Not all conversation rates are comparable. Expensive products have a much lower conversion rate than cheaper products. If your website sells both, you need to evaluate which ones drive more sales within the same category.

For example, a home design shop, like Zara Home, sells beds as well as pillows, in which case, pillows are likely to outsell beds with a 10X higher conversion rate. In other words, for every 10 people who buy a pillow, only 1 buys a bed.

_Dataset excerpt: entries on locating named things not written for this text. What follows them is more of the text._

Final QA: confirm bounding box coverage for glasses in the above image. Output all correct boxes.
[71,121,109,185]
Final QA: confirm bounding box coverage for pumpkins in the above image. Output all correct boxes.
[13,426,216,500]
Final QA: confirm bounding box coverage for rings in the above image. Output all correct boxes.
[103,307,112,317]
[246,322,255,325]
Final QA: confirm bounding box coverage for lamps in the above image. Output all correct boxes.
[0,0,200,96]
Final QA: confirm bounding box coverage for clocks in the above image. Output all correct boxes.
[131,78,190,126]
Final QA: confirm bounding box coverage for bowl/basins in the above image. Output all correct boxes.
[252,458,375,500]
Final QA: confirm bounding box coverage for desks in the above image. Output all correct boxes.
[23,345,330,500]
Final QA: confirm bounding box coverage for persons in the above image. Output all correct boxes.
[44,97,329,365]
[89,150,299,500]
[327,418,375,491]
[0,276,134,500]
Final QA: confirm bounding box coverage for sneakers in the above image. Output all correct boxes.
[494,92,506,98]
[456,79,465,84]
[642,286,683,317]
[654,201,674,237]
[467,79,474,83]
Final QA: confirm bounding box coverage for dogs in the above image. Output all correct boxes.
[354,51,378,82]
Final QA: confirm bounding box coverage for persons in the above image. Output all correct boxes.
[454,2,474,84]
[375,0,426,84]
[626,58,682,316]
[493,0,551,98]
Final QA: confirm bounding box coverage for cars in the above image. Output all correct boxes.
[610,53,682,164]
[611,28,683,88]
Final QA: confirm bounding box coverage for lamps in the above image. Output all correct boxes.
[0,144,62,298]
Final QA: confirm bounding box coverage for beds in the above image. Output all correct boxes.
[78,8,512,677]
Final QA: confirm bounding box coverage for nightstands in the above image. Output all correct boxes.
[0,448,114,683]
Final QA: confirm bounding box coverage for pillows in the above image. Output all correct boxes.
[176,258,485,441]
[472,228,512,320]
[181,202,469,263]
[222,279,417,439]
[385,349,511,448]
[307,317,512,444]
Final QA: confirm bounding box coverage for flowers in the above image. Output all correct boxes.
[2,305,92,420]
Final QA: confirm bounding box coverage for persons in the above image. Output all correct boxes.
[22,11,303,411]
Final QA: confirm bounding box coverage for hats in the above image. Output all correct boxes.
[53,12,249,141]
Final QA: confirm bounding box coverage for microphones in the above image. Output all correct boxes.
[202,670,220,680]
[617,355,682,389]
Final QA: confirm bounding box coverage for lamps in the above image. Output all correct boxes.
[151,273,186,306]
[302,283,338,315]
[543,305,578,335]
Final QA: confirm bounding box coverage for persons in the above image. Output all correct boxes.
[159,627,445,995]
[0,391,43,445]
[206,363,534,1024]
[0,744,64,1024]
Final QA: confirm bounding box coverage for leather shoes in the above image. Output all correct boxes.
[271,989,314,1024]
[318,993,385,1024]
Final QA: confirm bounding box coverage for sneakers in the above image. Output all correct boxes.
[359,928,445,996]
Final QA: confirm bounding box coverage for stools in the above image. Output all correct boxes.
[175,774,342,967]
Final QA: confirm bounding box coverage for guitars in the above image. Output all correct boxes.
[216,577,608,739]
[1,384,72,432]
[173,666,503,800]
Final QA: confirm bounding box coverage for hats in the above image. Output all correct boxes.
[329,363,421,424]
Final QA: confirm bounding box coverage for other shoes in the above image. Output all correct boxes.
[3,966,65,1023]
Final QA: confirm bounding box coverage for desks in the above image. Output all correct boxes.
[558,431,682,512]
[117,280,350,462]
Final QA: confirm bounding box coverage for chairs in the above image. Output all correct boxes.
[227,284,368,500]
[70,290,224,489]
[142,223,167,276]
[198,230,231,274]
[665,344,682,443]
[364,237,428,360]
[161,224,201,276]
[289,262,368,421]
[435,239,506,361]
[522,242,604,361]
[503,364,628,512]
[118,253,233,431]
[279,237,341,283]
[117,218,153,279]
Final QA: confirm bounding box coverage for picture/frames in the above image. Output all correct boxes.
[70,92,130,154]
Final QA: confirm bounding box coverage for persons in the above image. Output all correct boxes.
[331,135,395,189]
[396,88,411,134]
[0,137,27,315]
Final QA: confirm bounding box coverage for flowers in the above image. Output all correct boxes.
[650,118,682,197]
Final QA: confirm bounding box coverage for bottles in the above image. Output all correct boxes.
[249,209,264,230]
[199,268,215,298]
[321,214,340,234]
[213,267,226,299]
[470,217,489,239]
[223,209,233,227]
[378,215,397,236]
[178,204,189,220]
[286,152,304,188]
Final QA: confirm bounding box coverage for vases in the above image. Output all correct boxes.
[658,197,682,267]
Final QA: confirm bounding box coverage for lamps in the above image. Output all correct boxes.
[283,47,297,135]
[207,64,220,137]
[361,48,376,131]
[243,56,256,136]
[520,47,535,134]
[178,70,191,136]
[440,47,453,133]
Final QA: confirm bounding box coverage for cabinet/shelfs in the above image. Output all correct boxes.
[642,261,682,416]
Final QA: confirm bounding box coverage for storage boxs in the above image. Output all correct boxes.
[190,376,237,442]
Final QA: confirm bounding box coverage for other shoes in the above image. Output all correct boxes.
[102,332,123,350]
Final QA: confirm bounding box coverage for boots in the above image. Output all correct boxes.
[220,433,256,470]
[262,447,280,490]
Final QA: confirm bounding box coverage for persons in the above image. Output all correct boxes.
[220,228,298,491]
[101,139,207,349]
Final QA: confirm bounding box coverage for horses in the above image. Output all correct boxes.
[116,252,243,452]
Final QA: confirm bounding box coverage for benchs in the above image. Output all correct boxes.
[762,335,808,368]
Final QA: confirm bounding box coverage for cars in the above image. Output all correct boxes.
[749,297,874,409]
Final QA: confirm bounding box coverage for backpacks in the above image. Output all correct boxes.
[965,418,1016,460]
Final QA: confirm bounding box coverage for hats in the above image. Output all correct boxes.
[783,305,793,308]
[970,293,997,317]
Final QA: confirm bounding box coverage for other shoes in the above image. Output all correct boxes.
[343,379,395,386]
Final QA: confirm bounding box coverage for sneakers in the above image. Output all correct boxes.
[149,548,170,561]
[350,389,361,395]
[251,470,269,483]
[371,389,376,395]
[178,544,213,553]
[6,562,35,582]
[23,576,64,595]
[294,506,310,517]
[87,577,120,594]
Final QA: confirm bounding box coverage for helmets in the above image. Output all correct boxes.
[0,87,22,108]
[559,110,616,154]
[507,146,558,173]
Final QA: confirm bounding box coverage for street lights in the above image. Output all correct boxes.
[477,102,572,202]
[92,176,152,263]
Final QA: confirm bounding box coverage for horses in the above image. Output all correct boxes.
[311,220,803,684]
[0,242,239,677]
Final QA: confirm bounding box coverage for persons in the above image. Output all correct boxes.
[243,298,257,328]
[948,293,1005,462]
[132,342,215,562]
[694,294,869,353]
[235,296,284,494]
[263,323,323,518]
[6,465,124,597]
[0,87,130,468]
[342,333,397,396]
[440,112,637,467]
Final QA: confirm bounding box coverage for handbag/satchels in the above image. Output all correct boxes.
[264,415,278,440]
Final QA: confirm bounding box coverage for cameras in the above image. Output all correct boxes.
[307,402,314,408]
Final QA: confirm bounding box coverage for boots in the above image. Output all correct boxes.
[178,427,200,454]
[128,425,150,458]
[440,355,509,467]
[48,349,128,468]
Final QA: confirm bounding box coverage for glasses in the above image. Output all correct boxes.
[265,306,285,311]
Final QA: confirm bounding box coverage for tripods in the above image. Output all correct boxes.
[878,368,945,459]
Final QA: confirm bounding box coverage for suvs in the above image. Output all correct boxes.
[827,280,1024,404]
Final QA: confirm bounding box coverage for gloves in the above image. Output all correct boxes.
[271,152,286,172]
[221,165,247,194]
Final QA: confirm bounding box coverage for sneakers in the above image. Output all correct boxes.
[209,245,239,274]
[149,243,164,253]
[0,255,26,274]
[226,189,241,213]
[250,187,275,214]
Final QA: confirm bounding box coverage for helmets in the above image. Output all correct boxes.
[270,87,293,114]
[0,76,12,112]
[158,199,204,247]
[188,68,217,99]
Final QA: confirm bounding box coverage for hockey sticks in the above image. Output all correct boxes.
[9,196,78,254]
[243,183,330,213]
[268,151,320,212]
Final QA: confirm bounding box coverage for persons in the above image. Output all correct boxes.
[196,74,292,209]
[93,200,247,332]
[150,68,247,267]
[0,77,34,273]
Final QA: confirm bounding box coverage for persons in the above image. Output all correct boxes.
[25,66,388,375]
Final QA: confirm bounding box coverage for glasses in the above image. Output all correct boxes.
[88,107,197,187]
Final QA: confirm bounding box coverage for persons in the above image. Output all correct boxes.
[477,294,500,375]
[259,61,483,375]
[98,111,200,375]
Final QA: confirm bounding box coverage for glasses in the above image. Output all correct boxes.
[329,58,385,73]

To avoid such confusion, or an irrelevant comparison, keep your measurements separated.  Measure conversions for both categories separately. Using this approach will inform you of the most popular item, be it a bed or a pillow, in its own specific category. Apples to apples.  

Filter the Noise

Get ready, you will encounter a lot of noise when analyzing your top conversion data. Although many of your top-converting deals will appear as  “good deals”, they could potentially be a curse in disguise. You want to avoid promoting them to every individual or giving them too much attention.

This can happen. A product may receive very little views, yet generate high % of purchases. For example, this could happen with a non-prescription drug, unique in its category. When people search for a product that has no other alternative, the conversion rate is going to be high. But if you market this product to your entire website user base, expect to be disappointed.

A good way to filter this noise is by limiting your data to a minimum number of views and/or purchases (per deal). Depending on your traffic or sales volume, your data could be filtered as to show only “real” high converting deals. For example: set your filters for minimum 200 views or 4 purchases per deals, in the last week/month. Play around with these figures until the data results make sense to you.

Lookout for Trends

A conversion rate is always relative to a specific time period. Your highest converting deals this week are going to be different from those of the last two weeks and last year. For example, perhaps this week your highest converting deal is a backpack, however, your highest converting deal this year was actually the fidget spinner. The more you widen the time frame, the more likely you are to pick up on “all-time best deals”.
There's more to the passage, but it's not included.